■ **Exercise directions**:
Retype the material below exactly, from the line containing "Which of green" through the end of the material.

■ **Given records**:

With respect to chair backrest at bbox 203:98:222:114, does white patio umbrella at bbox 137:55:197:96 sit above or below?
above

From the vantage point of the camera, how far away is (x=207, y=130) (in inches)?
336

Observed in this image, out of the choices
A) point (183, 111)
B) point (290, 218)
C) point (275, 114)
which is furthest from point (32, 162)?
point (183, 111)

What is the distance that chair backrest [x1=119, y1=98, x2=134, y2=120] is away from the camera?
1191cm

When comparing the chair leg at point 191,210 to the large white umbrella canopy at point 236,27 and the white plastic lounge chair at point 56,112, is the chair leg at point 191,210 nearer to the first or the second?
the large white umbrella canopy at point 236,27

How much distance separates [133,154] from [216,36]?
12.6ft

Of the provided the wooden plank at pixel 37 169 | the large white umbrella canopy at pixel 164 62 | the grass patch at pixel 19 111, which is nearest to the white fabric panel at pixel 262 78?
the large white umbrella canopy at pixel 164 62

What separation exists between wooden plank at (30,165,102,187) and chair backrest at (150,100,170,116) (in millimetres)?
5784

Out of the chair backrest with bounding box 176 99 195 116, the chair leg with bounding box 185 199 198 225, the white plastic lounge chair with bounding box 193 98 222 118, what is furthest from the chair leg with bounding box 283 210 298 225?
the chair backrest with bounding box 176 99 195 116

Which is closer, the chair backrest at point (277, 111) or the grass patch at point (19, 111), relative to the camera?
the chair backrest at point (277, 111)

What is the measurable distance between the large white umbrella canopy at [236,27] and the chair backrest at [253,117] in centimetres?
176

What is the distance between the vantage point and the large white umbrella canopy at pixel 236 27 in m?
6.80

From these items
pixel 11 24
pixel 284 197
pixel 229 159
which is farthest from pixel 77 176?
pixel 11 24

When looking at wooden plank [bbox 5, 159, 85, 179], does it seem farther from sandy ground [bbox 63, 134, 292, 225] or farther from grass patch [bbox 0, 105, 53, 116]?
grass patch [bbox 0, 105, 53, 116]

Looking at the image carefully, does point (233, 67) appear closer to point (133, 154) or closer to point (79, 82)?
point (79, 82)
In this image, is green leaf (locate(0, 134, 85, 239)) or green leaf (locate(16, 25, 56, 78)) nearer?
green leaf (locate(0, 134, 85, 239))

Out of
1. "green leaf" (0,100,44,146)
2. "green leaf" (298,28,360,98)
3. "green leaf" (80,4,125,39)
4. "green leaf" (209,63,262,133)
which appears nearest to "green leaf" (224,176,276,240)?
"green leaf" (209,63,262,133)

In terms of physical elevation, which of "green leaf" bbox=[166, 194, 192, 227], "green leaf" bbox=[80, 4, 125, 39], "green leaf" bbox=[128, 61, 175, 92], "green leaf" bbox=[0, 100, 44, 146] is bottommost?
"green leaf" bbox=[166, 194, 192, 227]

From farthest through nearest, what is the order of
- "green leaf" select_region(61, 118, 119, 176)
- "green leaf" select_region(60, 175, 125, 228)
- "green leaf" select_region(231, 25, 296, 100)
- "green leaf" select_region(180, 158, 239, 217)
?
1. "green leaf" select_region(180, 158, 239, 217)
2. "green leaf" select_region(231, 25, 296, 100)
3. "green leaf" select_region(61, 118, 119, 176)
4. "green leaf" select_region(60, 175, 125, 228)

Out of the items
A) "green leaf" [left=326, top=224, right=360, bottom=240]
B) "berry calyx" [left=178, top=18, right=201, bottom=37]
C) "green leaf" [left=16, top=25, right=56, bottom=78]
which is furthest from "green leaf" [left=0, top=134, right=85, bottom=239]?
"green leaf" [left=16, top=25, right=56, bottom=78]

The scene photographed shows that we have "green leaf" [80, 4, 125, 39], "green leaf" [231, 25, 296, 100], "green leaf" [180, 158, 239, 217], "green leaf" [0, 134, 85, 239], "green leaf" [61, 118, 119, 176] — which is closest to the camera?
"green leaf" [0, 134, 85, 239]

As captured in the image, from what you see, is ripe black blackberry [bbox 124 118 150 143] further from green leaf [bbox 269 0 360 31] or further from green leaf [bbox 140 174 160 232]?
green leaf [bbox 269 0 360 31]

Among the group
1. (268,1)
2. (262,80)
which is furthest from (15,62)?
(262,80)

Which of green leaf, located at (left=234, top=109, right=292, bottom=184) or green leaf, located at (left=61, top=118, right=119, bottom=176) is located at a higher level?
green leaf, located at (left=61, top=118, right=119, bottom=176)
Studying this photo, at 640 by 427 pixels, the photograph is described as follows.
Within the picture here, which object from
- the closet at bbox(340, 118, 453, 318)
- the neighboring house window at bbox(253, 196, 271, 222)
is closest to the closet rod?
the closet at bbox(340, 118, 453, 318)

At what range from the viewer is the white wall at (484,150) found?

■ **Solution to this exercise**:
Which of green leaf, located at (left=234, top=109, right=292, bottom=184) or green leaf, located at (left=61, top=118, right=119, bottom=176) is located at a higher level?
green leaf, located at (left=61, top=118, right=119, bottom=176)
Studying this photo, at 640 by 427 pixels, the photograph is described as follows.
Within the picture here, which object from
- the closet at bbox(340, 118, 453, 318)
- the neighboring house window at bbox(253, 196, 271, 222)
is closest to the closet rod?
the closet at bbox(340, 118, 453, 318)

At what range from the viewer is the white wall at (484,150) found?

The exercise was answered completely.